Mrs. McMorris and I have five daughters — and much like the WNBA nobody is watching them. Unattended children are best kept to the cozy culs-de-sac of the suburbs where the only threat to life and limb is inattentive Amazon delivery drivers, rather than the city where they could fall prey to inattentive pit-bull owners — or worse, watchful public-school teachers.
Every father knows the first thing to do when moving to the suburbs is to find a cheap handyman who will respond within the hour to any text message. All the better if he is a licensed plumber, which is how Mrs. McMorris and I found Scott from All Total Service plumbing. Scott is indifferent to my career as a journalist, though he cares deeply about his Nextdoor rating. Even without the glowing endorsement in the American edition of the world’s oldest magazine, he has been throwing in free services every time he parks his decommissioned ambulance in front of our home — stump removals on top of roto-rooter service, drywall repair and electrical work in addition to tub installation.

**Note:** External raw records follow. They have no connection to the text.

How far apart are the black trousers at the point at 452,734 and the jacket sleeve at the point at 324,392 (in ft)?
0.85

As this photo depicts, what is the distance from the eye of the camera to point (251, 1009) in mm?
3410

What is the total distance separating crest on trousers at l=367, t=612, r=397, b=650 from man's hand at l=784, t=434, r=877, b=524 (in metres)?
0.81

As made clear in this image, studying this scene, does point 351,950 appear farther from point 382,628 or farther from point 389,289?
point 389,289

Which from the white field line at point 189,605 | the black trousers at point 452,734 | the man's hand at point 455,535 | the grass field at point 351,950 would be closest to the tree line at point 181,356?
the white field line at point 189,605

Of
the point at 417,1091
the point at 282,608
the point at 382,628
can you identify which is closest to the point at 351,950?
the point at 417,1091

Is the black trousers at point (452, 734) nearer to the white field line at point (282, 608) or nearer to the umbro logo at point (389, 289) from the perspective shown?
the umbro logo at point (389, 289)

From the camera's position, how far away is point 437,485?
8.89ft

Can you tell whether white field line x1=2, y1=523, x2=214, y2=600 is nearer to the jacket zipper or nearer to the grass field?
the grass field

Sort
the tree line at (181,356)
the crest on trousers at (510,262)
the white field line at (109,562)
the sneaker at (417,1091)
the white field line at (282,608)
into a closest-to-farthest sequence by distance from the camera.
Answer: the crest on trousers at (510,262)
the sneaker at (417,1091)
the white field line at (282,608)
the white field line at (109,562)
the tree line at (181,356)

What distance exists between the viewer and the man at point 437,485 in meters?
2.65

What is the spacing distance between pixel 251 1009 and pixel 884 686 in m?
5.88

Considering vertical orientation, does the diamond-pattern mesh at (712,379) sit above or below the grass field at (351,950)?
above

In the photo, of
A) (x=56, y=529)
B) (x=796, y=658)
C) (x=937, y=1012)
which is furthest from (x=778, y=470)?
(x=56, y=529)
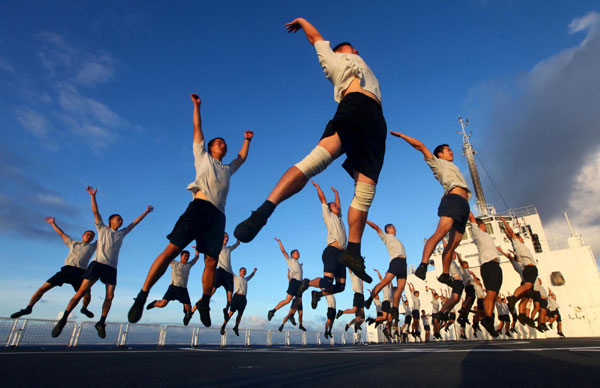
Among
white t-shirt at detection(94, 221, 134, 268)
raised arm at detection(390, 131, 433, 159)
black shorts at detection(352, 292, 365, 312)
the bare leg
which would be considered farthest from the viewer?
black shorts at detection(352, 292, 365, 312)

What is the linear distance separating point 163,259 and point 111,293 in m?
3.32

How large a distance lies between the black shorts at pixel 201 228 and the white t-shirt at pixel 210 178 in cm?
12

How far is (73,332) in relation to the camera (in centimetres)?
716

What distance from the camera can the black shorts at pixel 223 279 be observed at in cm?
773

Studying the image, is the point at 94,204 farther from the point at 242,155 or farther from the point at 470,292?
the point at 470,292

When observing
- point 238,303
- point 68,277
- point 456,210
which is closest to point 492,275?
point 456,210

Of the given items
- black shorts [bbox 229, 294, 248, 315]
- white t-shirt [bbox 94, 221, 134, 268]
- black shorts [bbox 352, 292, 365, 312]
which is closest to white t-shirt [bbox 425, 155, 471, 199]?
black shorts [bbox 352, 292, 365, 312]

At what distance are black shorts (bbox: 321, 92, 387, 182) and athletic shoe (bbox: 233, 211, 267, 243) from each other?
32.4 inches

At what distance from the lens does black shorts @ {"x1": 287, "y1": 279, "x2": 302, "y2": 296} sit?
9.10 meters

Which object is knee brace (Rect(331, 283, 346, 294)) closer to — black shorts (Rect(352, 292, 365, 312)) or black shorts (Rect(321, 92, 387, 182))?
black shorts (Rect(352, 292, 365, 312))

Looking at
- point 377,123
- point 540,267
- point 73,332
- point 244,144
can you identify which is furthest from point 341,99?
point 540,267

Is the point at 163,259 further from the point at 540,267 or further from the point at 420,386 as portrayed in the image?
the point at 540,267

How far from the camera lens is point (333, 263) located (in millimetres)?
5984

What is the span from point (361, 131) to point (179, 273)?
635 centimetres
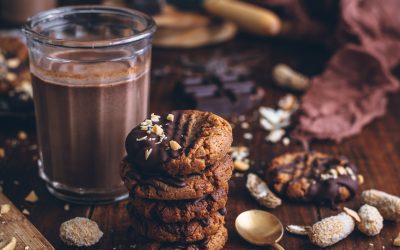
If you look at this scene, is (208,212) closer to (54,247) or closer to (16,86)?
(54,247)

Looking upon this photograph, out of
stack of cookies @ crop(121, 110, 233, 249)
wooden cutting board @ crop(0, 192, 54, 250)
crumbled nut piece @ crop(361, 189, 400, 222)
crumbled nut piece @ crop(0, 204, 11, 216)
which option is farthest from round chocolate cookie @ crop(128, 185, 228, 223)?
crumbled nut piece @ crop(361, 189, 400, 222)

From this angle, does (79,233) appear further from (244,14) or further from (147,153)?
(244,14)

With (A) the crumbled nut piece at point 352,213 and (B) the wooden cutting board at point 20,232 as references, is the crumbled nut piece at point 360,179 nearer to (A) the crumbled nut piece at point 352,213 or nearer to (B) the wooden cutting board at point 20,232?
(A) the crumbled nut piece at point 352,213

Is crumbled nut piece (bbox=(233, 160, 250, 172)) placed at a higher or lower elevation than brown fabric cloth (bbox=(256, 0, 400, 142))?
lower

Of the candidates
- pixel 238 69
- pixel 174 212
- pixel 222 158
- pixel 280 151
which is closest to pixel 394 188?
pixel 280 151

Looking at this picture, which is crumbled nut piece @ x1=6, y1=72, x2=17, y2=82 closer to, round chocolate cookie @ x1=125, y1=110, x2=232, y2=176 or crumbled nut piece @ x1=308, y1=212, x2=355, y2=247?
round chocolate cookie @ x1=125, y1=110, x2=232, y2=176

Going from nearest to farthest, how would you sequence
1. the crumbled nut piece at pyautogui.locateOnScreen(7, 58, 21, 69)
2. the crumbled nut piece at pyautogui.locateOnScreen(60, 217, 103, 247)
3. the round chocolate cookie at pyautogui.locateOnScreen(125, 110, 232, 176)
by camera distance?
the round chocolate cookie at pyautogui.locateOnScreen(125, 110, 232, 176)
the crumbled nut piece at pyautogui.locateOnScreen(60, 217, 103, 247)
the crumbled nut piece at pyautogui.locateOnScreen(7, 58, 21, 69)

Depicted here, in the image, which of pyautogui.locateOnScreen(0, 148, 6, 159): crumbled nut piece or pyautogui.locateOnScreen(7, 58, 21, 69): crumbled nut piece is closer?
pyautogui.locateOnScreen(0, 148, 6, 159): crumbled nut piece

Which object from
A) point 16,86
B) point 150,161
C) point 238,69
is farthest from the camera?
point 238,69

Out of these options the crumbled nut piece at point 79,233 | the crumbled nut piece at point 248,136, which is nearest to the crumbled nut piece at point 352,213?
the crumbled nut piece at point 248,136
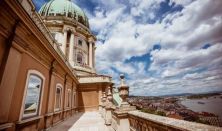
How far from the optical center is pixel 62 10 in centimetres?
2745

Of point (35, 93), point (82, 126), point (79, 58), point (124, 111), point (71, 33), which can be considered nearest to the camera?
point (124, 111)

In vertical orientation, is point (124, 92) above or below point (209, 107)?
above

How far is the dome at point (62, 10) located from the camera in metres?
26.9

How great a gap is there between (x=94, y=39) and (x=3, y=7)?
1039 inches

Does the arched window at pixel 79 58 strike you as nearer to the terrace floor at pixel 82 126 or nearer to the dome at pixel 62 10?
the dome at pixel 62 10

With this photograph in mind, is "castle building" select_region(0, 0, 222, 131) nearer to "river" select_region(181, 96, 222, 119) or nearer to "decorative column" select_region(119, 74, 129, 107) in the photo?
"decorative column" select_region(119, 74, 129, 107)

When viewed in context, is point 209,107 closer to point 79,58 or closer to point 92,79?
point 79,58

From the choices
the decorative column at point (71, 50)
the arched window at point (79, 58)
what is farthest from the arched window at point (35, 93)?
the arched window at point (79, 58)

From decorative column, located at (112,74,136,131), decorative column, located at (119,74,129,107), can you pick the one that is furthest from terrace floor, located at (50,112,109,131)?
decorative column, located at (119,74,129,107)

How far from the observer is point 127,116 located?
4641 millimetres

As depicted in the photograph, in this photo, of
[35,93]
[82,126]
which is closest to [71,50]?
[82,126]

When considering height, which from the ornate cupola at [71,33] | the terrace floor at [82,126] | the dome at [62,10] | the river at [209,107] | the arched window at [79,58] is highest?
the dome at [62,10]

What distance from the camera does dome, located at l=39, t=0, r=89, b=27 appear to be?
2693 cm

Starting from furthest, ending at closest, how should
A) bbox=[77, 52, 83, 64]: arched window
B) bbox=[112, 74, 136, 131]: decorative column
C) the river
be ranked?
the river < bbox=[77, 52, 83, 64]: arched window < bbox=[112, 74, 136, 131]: decorative column
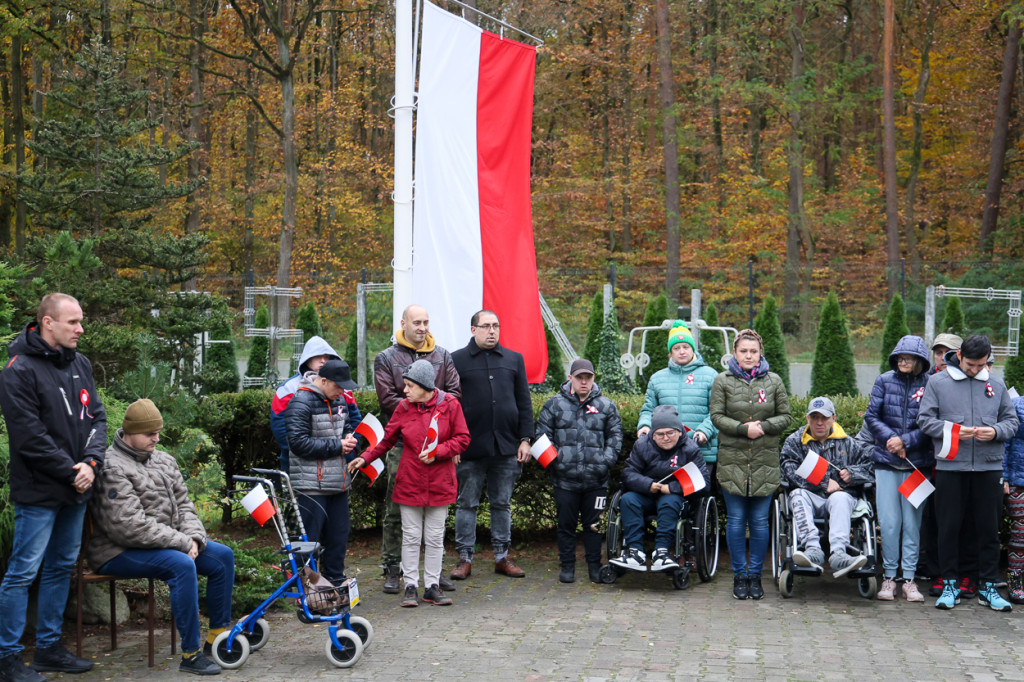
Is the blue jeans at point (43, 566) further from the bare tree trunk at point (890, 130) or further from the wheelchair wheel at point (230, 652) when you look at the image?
the bare tree trunk at point (890, 130)

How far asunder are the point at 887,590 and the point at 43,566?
491cm

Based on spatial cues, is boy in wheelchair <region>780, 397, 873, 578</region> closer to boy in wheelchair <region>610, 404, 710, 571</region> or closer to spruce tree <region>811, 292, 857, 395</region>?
boy in wheelchair <region>610, 404, 710, 571</region>

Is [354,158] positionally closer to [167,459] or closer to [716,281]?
[716,281]

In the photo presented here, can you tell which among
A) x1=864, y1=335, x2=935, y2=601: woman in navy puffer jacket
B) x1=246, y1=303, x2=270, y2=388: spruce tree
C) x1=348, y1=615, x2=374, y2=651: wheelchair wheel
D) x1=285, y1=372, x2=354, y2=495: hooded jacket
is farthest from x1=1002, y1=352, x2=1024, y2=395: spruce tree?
x1=348, y1=615, x2=374, y2=651: wheelchair wheel

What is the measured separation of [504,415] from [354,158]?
2509 centimetres

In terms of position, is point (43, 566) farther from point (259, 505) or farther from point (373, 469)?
point (373, 469)

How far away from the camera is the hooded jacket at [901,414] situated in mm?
6766

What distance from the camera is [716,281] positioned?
23.7 m

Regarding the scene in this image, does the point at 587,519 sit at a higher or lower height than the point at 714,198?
lower

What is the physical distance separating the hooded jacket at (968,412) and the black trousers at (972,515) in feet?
0.31

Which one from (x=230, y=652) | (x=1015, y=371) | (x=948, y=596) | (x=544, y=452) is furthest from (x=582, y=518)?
(x=1015, y=371)

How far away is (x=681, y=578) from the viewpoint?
6844 mm

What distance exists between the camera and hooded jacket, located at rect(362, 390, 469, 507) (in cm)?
638

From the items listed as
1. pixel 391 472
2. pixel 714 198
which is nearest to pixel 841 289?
pixel 714 198
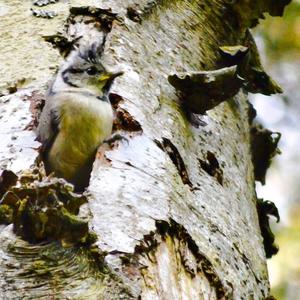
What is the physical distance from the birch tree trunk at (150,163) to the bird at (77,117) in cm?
3

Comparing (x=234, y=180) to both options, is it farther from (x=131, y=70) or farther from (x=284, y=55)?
(x=284, y=55)

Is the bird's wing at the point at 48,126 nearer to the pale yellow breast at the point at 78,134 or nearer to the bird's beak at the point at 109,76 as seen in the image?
the pale yellow breast at the point at 78,134

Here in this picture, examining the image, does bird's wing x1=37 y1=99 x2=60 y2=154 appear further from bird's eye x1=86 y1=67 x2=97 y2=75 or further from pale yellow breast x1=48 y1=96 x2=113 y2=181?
bird's eye x1=86 y1=67 x2=97 y2=75

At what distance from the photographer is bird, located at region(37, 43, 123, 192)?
1.90 metres

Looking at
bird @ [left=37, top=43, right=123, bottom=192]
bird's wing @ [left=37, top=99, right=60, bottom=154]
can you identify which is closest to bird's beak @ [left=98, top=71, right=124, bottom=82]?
bird @ [left=37, top=43, right=123, bottom=192]

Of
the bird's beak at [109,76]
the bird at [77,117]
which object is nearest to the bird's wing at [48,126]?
the bird at [77,117]

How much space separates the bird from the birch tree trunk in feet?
0.10

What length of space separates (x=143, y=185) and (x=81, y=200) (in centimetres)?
35

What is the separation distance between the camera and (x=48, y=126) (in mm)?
1924

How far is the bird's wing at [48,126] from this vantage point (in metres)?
1.90

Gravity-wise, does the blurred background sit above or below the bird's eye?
below

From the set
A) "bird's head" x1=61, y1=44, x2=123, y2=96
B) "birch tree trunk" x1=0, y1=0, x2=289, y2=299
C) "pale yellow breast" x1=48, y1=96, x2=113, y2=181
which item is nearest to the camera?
"birch tree trunk" x1=0, y1=0, x2=289, y2=299

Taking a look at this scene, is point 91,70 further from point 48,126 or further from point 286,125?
point 286,125

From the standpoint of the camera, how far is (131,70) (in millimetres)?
2068
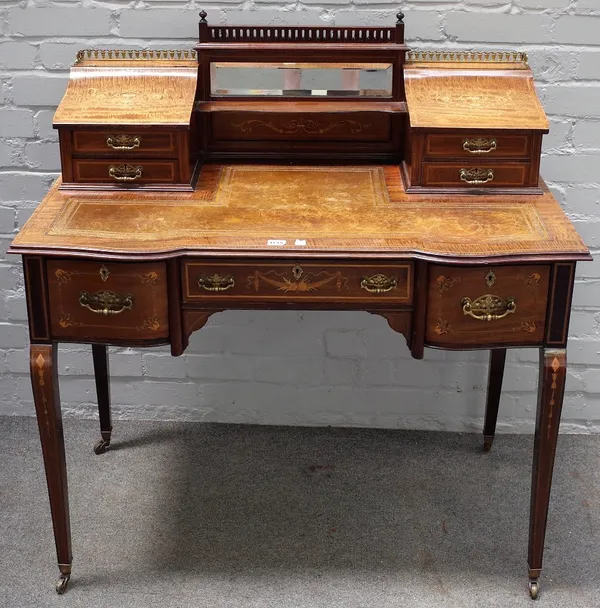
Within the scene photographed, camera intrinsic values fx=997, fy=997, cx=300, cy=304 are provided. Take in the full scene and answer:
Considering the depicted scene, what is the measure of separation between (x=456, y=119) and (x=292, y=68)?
0.47 meters

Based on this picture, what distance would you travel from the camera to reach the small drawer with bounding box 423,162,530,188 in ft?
8.15

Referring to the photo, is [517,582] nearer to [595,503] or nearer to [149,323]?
[595,503]

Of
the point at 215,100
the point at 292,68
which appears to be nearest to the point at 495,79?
the point at 292,68

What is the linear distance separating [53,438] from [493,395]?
1.41 meters

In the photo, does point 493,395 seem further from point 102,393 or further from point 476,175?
point 102,393

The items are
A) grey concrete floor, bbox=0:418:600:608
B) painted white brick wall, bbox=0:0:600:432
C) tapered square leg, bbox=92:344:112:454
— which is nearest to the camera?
grey concrete floor, bbox=0:418:600:608

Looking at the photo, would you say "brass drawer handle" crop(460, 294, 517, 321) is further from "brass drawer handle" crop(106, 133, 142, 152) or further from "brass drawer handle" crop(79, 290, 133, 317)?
"brass drawer handle" crop(106, 133, 142, 152)

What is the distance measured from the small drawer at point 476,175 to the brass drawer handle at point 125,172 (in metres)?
0.72

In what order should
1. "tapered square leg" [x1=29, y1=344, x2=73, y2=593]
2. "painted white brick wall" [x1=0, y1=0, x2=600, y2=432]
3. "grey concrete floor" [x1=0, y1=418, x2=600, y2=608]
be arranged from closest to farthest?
"tapered square leg" [x1=29, y1=344, x2=73, y2=593]
"grey concrete floor" [x1=0, y1=418, x2=600, y2=608]
"painted white brick wall" [x1=0, y1=0, x2=600, y2=432]

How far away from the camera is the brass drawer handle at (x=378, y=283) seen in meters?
2.22

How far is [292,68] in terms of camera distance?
104 inches

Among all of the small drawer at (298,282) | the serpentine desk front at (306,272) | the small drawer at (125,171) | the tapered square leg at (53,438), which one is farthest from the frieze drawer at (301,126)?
the tapered square leg at (53,438)

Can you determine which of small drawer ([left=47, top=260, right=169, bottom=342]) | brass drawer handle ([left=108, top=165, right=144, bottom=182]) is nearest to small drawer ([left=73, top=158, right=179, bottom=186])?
brass drawer handle ([left=108, top=165, right=144, bottom=182])

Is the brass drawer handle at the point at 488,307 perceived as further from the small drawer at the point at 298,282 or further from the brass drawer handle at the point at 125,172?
the brass drawer handle at the point at 125,172
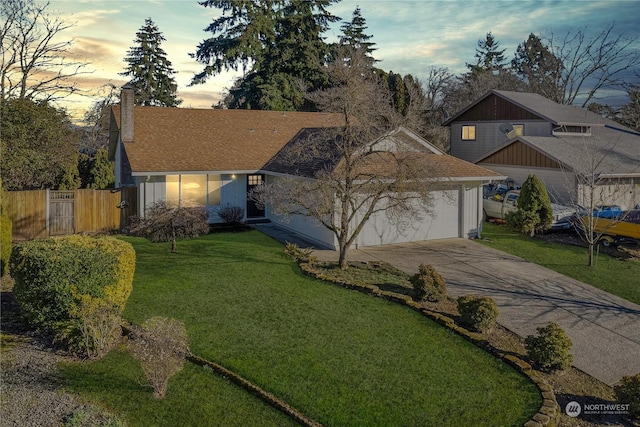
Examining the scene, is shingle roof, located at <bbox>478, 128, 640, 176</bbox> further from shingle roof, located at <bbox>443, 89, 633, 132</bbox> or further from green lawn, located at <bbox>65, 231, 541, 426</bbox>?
green lawn, located at <bbox>65, 231, 541, 426</bbox>

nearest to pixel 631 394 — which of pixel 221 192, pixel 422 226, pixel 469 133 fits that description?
pixel 422 226

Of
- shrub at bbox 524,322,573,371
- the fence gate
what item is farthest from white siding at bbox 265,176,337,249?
shrub at bbox 524,322,573,371

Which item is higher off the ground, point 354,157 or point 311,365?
point 354,157

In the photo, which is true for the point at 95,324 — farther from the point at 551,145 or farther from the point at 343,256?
the point at 551,145

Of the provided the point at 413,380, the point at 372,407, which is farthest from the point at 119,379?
the point at 413,380

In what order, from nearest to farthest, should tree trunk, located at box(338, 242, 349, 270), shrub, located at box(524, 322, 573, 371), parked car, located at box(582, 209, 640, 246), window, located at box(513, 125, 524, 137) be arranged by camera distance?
shrub, located at box(524, 322, 573, 371) → tree trunk, located at box(338, 242, 349, 270) → parked car, located at box(582, 209, 640, 246) → window, located at box(513, 125, 524, 137)

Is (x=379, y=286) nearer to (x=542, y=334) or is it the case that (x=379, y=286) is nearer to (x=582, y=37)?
(x=542, y=334)

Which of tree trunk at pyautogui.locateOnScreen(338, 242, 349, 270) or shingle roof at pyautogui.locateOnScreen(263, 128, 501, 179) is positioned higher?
shingle roof at pyautogui.locateOnScreen(263, 128, 501, 179)
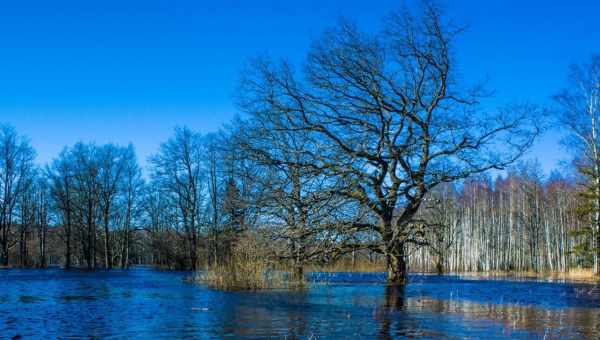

It is not just that Scott can see how hapless this suburban father is — very, it turns out — it is because he spots a new baby with every plumbing emergency. “You got to get that thing cut,” he said as he welded in a new ball shut-off valve for the outdoor spigot. Set aside the moral discussion of vasectomy — for the record, you will go to Hell — the episode raises a deeper question: when did it become socially acceptable to discuss the state of another man’s testicles? It isn’t just plumbers who raise the question of my plumbing or barbers insistent that I seek another snip. Since Child #3 was born, I’ve received similar admonitions from clueless acquaintances, relatives who should know better and some of my closest bartenders.
I thumbed through the most recent edition of Marjabelle Young Stewart’s The New Etiquette, and the closest entry I could find was Jewish Birth Ceremonies (“stocks and bonds as well as contributions to a trust fund are acceptable presents,” according to the white-gloved Queen of Courtesy). There has been a push to update the modern rulebook to fill the vasectomy vacuum with as much chatter as possible. Gabrielle Blair, author of Ejaculate Responsibly, thinks that the height of chivalry requires that all men become eunuchs to spare their wives and girlfriends the health risks of the Pill, abortion, or — even worse — birth. She stops short of mandating castration, but the Mormon mother of six says good ol’ fashioned missionary work is the next best thing. She implores male allies to Shout Their Snips while they are doing guy stuff, be it watching the game, standing round the grill or thinking about Rome.
It will not be as long a haul as Mrs. Blair imagines. Scores of men have used my crowded kitchen table as an excuse to proudly share their past or upcoming appointments to be neutered. My go-to response in each case would draw the wrath of Mrs. Blair, not to mention a furrowed brow from Mrs. Young Stewart — no matter how many stocks, bonds and trust fund contributions I brought to the gathering. But I’ve found it effective. A friend will welcome Baby #3 this spring thanks to a single word uttered with bemused contempt, the same word The New Etiquette employs to describe “balloons, crêpe-paper streamers, ribbons and bouquets.”
Children these days are seen as a lifestyle choice, which may be why people ask after my testicles the same way they would a tattoo. Both last a lifetime; only one will age well, but it is not the one American society encourages. About 57 percent of women under the age of forty-nine have a child, on par with the percentage of the same demographic who have at least one tattoo. There will come a time when the butterflies on their ankles and lower backs stop dancing, right around the time my WNBA team will be rallying around their dying father. And I will think back to their genuine queries with regret.
I never did ask Scott or anyone else about their sleeves of ink. How rude of me.